Fiction by Dorthe Nors, Etgar Keret, and Lydia Davis

~
Sonja is sitting in a car, and she's brought her dictionary along.  It's heavy, and sits in the bag on the backseat.  She's halfway through her translation of Gösta Svensson's latest crime novel, and the quality was already dipping with the previous one.  Now's the time I can afford it, she thought, and so she looked for driving schools online and signed up with Folke in Frederiksburg.  The theory classroom was small and blue and reeked of stale smoke and locker rooms, but the theory itself went well.  Besides Folke, there was only one other person Sonja's age in the class, and he was there because of drunk driving, so he kept to himself.  Sonja usually sat there and stuck out among all the kids, and for the first aid unit the instructor used her as a model.  He pointed to the spot on her throat where they were supposed to imagine her breathing had gotten blocked.  He did the Heimlich on her, his fingers up in her face, inside her collar, up and down her arms.  At one point he put her into a stranglehold, but that wasn't the worst of it.  The worst was when they had to do the exercises themselves.  It was humiliating to be placed in the recovery position by a boy of eighteen.  
--From Mirror, Shoulder, Signal, a novel by Dorthe Nors, translated from the Danish by Misha Hoekstra (Graywolf Press, 2018).  Originally published as Spejl, skulder, blink (Gyldendal: Copenhagen, Denmark, 2016).  First published in English by Pushkin Press, London.

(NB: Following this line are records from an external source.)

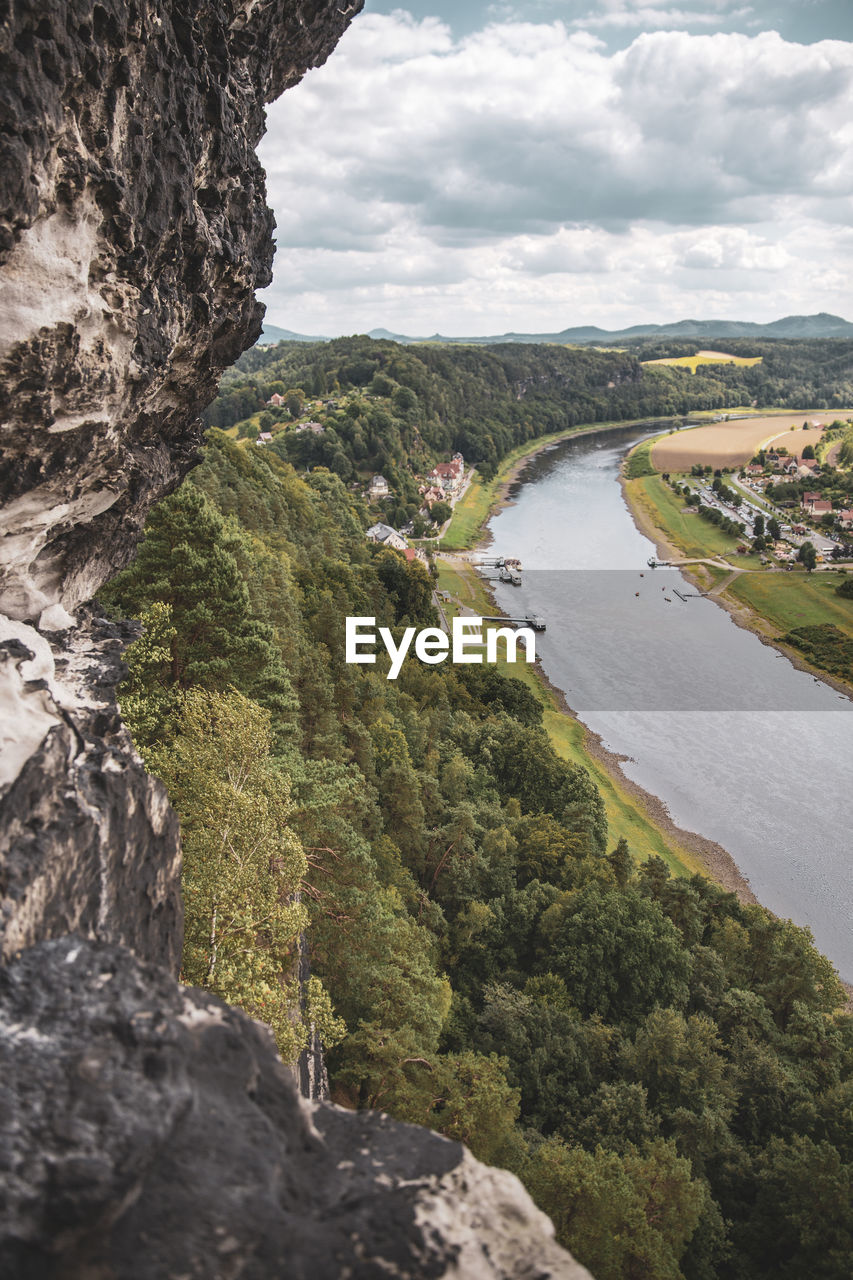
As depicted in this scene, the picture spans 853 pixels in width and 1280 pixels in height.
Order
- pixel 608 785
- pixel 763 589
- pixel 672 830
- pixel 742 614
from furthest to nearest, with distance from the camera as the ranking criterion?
1. pixel 763 589
2. pixel 742 614
3. pixel 608 785
4. pixel 672 830

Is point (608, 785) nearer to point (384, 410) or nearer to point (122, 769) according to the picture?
point (122, 769)

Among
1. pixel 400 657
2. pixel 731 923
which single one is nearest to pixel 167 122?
pixel 731 923

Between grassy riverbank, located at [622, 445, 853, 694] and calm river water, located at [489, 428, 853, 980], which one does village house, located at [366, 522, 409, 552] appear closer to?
calm river water, located at [489, 428, 853, 980]

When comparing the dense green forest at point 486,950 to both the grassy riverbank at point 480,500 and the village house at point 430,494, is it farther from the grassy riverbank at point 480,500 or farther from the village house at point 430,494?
the village house at point 430,494

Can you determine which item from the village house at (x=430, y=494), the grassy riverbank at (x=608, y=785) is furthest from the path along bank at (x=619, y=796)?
the village house at (x=430, y=494)

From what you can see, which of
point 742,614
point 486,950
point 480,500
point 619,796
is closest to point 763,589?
point 742,614

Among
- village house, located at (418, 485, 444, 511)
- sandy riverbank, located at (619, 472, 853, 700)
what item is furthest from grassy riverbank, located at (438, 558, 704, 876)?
village house, located at (418, 485, 444, 511)
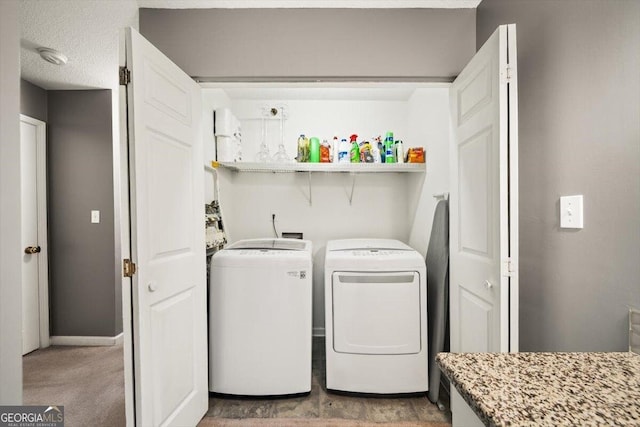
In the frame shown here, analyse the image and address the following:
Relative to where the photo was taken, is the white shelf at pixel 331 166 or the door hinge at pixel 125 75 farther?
the white shelf at pixel 331 166

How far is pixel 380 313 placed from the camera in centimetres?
191

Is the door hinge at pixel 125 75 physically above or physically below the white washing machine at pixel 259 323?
above

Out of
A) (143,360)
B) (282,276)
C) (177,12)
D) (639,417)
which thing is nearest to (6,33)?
(177,12)

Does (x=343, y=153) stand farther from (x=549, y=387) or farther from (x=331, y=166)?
(x=549, y=387)

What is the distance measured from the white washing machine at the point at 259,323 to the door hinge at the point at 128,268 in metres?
0.66

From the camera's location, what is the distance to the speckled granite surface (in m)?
0.54

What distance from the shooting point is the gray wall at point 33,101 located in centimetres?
252

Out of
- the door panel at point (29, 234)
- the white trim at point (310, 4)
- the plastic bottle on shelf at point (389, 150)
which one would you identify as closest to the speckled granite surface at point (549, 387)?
the white trim at point (310, 4)

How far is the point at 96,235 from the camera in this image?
2.78m

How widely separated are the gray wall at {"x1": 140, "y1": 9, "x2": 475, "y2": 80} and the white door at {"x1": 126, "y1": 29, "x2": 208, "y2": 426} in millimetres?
276

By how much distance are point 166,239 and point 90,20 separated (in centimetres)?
146

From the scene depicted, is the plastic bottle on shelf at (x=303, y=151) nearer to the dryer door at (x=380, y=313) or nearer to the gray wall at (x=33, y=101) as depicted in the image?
the dryer door at (x=380, y=313)

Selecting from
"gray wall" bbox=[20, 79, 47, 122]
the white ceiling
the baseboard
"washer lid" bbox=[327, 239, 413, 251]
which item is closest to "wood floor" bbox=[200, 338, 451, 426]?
"washer lid" bbox=[327, 239, 413, 251]

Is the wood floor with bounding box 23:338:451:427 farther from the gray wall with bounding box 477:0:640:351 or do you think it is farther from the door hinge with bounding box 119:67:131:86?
the door hinge with bounding box 119:67:131:86
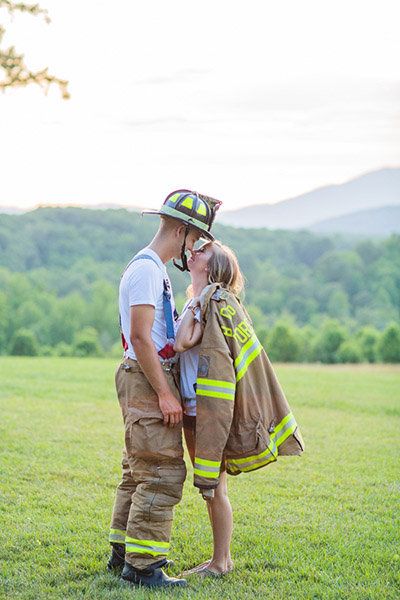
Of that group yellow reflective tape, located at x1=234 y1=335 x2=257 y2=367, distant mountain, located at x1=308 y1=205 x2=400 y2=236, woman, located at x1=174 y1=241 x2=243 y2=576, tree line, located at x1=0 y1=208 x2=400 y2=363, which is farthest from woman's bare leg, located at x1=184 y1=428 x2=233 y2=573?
distant mountain, located at x1=308 y1=205 x2=400 y2=236

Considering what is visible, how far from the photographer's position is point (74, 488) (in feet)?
25.1

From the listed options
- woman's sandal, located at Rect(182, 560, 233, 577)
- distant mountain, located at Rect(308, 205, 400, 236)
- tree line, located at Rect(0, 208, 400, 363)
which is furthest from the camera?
distant mountain, located at Rect(308, 205, 400, 236)

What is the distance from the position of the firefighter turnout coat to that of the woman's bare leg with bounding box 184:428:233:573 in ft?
0.56

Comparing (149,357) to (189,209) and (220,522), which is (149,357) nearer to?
(189,209)

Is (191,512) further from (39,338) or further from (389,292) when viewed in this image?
(389,292)

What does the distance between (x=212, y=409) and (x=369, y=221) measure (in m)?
143

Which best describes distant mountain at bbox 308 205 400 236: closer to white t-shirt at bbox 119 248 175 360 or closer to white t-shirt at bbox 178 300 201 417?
white t-shirt at bbox 178 300 201 417

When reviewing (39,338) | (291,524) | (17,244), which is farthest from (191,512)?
(17,244)

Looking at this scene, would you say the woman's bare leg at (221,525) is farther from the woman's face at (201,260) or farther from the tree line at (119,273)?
the tree line at (119,273)

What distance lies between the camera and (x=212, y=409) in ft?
16.4

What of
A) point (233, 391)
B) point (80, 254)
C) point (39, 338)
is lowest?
point (39, 338)

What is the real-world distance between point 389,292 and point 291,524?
266 ft

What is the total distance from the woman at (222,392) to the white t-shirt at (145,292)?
13cm

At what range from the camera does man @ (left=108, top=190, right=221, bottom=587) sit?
5.03m
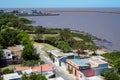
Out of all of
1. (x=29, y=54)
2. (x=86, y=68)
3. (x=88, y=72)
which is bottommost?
(x=88, y=72)

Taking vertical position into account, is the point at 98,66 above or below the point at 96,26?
above

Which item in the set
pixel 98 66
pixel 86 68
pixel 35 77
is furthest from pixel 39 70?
pixel 98 66

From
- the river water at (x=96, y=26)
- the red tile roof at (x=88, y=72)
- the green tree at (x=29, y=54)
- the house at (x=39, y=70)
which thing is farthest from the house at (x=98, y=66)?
the river water at (x=96, y=26)

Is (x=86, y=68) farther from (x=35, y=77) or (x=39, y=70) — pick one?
(x=35, y=77)

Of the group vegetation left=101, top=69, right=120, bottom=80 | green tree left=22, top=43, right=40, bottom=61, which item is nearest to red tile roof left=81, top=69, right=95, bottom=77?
vegetation left=101, top=69, right=120, bottom=80

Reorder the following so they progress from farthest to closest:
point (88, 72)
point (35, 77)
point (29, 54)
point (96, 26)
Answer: point (96, 26), point (29, 54), point (88, 72), point (35, 77)

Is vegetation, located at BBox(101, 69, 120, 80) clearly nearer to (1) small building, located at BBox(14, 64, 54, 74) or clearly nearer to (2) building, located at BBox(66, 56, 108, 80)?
(2) building, located at BBox(66, 56, 108, 80)

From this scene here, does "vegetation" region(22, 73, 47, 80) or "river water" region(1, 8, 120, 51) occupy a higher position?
"vegetation" region(22, 73, 47, 80)

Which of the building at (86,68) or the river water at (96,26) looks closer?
the building at (86,68)

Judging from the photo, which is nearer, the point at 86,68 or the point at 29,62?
the point at 86,68

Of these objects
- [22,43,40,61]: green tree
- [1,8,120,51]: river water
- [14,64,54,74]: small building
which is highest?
[22,43,40,61]: green tree

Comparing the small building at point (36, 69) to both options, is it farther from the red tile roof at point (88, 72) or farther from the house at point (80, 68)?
the red tile roof at point (88, 72)

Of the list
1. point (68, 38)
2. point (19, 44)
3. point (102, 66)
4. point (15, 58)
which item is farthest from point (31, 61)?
point (68, 38)
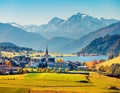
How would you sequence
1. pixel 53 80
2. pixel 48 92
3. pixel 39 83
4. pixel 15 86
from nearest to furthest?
1. pixel 48 92
2. pixel 15 86
3. pixel 39 83
4. pixel 53 80

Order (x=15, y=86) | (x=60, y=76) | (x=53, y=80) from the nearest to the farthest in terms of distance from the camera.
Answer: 1. (x=15, y=86)
2. (x=53, y=80)
3. (x=60, y=76)

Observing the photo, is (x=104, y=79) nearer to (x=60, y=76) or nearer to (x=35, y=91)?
(x=60, y=76)

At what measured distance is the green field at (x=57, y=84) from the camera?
9312cm

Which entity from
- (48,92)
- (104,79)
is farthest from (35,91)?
(104,79)

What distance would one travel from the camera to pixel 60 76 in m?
125

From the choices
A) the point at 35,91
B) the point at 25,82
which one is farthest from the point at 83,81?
the point at 35,91

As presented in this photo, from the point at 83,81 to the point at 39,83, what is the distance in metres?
12.8

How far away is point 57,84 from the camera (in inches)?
4230

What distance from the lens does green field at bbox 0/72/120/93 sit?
93.1 m

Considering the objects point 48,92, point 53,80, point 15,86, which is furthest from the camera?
point 53,80

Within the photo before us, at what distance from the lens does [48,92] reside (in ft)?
295

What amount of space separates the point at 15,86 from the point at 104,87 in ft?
67.0

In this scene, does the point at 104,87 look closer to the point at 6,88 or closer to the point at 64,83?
the point at 64,83

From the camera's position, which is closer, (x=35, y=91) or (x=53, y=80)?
(x=35, y=91)
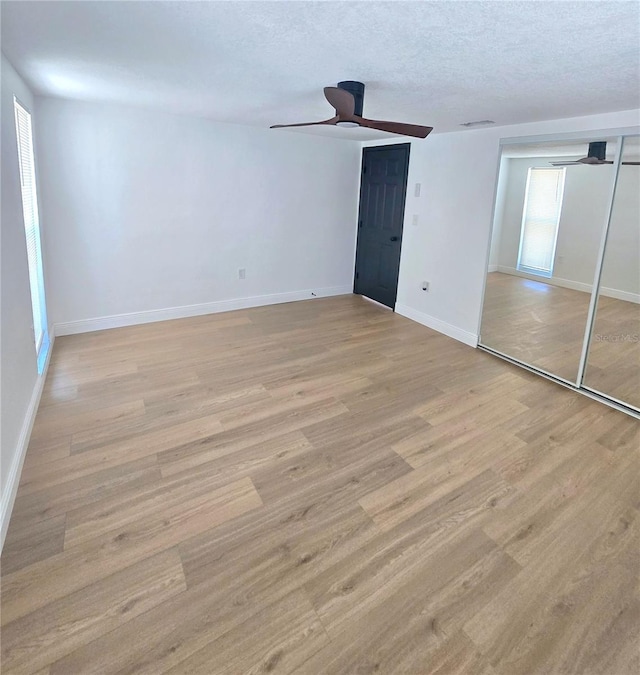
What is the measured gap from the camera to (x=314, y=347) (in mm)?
4258

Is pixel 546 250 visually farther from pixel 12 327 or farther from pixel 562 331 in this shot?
pixel 12 327

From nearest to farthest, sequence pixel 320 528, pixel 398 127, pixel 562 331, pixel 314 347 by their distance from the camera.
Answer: pixel 320 528 < pixel 398 127 < pixel 562 331 < pixel 314 347

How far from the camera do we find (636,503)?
7.37ft

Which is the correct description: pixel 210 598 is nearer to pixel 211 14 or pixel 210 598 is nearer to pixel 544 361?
pixel 211 14

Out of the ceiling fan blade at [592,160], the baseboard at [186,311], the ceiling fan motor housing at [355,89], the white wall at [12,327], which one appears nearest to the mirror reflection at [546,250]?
the ceiling fan blade at [592,160]

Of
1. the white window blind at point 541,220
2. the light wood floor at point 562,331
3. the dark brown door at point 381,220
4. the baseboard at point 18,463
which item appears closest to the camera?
the baseboard at point 18,463

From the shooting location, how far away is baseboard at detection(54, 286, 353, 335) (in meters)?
4.42

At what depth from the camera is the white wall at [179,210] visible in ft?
13.3

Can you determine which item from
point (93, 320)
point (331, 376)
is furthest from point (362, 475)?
point (93, 320)

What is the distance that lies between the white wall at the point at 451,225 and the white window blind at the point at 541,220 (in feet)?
1.10

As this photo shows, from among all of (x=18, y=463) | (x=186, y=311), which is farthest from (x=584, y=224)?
(x=18, y=463)

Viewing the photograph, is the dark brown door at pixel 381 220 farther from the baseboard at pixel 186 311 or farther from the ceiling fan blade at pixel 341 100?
→ the ceiling fan blade at pixel 341 100

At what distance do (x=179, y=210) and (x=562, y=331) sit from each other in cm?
422

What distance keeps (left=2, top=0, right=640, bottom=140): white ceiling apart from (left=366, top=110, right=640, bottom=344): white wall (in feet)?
2.49
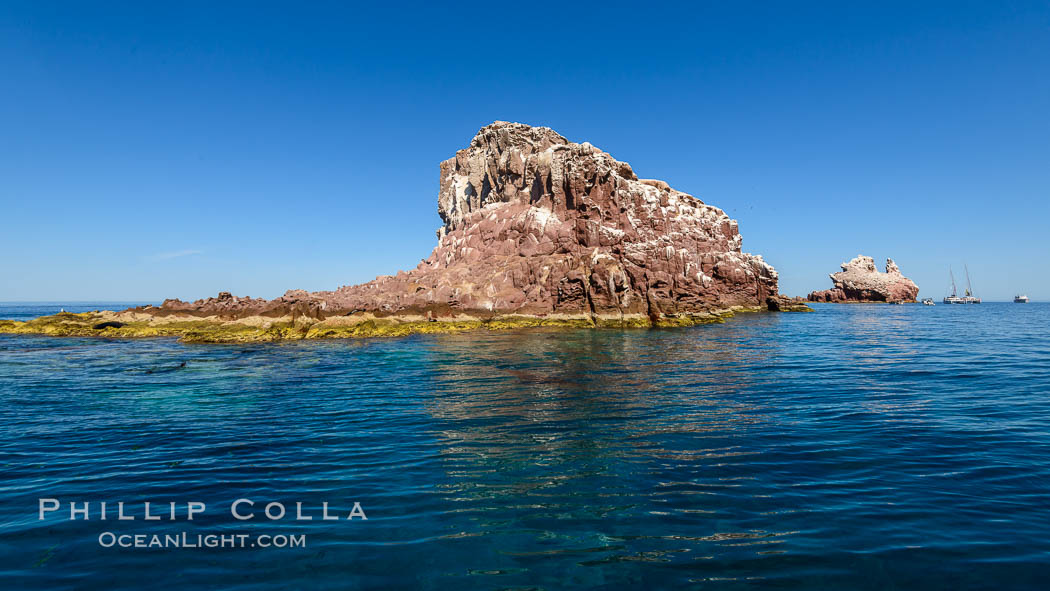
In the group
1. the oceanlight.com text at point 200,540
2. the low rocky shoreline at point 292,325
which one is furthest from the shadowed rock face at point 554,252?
the oceanlight.com text at point 200,540

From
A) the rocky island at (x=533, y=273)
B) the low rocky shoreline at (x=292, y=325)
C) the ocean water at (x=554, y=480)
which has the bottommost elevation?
the ocean water at (x=554, y=480)

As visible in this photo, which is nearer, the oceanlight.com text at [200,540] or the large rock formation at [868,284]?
the oceanlight.com text at [200,540]

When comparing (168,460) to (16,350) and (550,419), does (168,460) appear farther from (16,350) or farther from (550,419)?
(16,350)

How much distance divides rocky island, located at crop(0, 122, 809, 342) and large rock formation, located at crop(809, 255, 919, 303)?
76356 mm

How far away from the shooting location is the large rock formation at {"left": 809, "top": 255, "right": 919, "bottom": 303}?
154 meters

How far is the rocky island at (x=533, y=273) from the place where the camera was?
58.0 meters

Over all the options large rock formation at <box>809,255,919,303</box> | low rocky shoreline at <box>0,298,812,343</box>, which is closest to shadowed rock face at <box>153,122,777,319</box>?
low rocky shoreline at <box>0,298,812,343</box>

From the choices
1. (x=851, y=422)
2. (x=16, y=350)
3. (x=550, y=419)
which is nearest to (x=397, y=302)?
(x=16, y=350)

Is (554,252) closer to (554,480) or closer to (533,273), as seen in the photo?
(533,273)

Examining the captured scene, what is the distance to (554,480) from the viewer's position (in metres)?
9.54

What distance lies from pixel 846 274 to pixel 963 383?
572ft

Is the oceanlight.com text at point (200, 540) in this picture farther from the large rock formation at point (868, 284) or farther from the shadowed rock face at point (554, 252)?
the large rock formation at point (868, 284)

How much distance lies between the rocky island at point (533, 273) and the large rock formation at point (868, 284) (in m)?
76.4

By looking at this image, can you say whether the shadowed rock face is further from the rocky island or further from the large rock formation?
the large rock formation
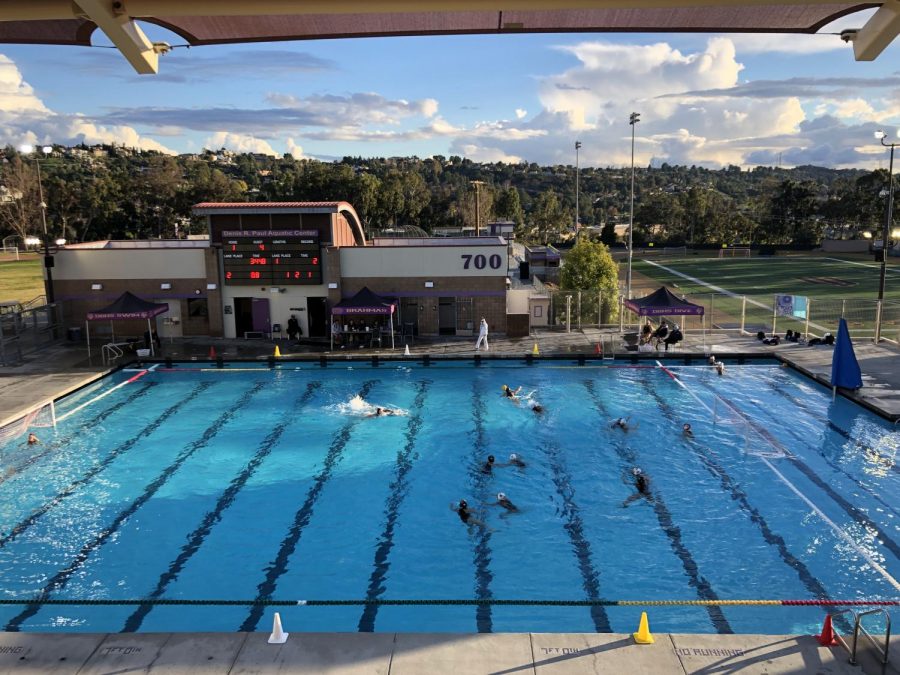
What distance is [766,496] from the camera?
13.3 meters

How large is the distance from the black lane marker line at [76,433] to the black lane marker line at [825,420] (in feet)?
61.0

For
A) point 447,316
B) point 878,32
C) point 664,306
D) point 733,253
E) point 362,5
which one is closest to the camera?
point 362,5

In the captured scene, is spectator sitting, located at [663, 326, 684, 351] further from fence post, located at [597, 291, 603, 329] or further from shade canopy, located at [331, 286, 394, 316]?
shade canopy, located at [331, 286, 394, 316]

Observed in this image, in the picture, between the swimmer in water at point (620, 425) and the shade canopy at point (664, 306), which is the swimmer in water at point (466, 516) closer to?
the swimmer in water at point (620, 425)

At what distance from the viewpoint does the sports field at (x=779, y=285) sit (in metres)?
31.1

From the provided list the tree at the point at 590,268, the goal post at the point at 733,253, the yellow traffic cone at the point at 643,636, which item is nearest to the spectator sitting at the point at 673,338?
the tree at the point at 590,268

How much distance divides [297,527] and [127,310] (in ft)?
53.1

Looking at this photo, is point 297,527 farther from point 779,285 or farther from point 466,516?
point 779,285

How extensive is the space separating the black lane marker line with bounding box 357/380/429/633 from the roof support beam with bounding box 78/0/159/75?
25.4 feet

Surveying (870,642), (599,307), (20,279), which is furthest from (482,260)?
(20,279)

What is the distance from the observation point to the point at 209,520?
12836 mm

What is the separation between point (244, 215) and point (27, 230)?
60.7 meters

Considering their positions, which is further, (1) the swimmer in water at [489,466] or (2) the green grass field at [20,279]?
(2) the green grass field at [20,279]

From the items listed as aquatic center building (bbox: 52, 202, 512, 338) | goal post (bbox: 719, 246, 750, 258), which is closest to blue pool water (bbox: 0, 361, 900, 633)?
aquatic center building (bbox: 52, 202, 512, 338)
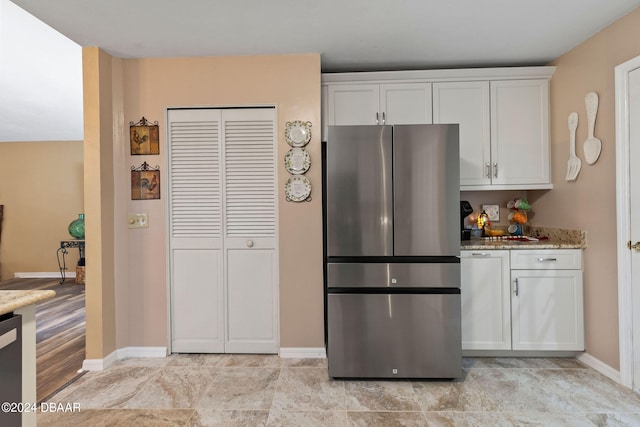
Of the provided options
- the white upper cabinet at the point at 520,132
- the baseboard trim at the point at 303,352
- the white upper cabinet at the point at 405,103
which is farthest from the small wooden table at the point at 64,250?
the white upper cabinet at the point at 520,132

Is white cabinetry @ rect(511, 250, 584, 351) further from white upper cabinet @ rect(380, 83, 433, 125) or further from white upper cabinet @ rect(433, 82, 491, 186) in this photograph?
white upper cabinet @ rect(380, 83, 433, 125)

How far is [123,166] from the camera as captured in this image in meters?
2.70

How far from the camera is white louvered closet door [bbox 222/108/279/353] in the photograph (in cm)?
272

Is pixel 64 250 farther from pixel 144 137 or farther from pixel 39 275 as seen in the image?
pixel 144 137

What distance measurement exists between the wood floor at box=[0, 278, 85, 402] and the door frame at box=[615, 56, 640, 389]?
154 inches

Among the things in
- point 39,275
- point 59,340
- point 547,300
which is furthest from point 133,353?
point 39,275

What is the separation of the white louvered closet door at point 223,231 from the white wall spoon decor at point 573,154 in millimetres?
2406

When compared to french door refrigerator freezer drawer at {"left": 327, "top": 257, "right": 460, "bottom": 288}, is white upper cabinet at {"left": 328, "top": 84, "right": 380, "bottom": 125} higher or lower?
higher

"What did you buy it for?"
"Because I need it," she said.  "A lot of things around here need gluing."
"Nothing around here needs gluing," I said. "I wish I understood why you buy all this stuff."
"For the same reason I married you," she murmured. "To help pass the time."
I didn't want to fight, so I kept quiet, and so did she.

--From "Crazy Glue," a very short story by Etgar Keret, LA Weekly (September 26, 2001).  It was published in his collection The Girl on the Fridge (Farrar, Straus and Giroux, 2008), pp. 5-7.  "Crazy Glue" was translated from the Hebrew by Miriam Shlesinger.

In the summer of '76, they remodeled our house and added another bathroom.  That was my mother's private bathroom, with green tiles, white curtains, and a kind of small drawing board she could put on her knees to do crossword puzzles on.  The door of this new bathroom had no lock because it was my mother's and no one else was allowed to go in anyway.  We were very happy that summer. 
--From "The Summer of '76," a very short story by Etgar Keret, from his collection The Girl on the Fridge (Farrar, Straus and Giroux, 2008), pp. 169-171.  "The Summer of '76" was translated from the Hebrew by Sondra Silverston.

Nearly every morning, a certain woman in our community comes running out of her house with her face white and her overcoat flapping wildly.  She cries out, “Emergency, emergency,” and one of us runs to her and holds her until her fears are calmed.  We know she is making it up; nothing has really happened to her. 
--From "Fear," one of five very short stories by Lydia Davis, Conjunctions, Issue 24 (Spring 1995).

Minna spends her days in the Royal Library. 
Minna has to work without noise.
Minna's working on a paper sonata.
The paper sonata consists of tonal rows.
Minna writes soundless music.
Minna is a tad avant-garde.
...
It's morning.
Lars has left again.
Lars is always in a hurry to get out of bed.
The bed is a snug nest.
Minna's lying in it, but
Lars is on his bike and gone.
Lars bikes as hard as he can in the direction of City Hall Square.
Lars makes the pigeons rise.
Lars has deadlines.
--From Minna Needs Rehearsal Space, a novella by Dorthe Nors, from her book So Much for That Winter, translated from the Danish by Misha Hoekstra (Graywolf Press, 2016).  Part of Minna Needs Rehearsal Space (Minna mangler et øvelokale) was published in English and Danish by Asymptote.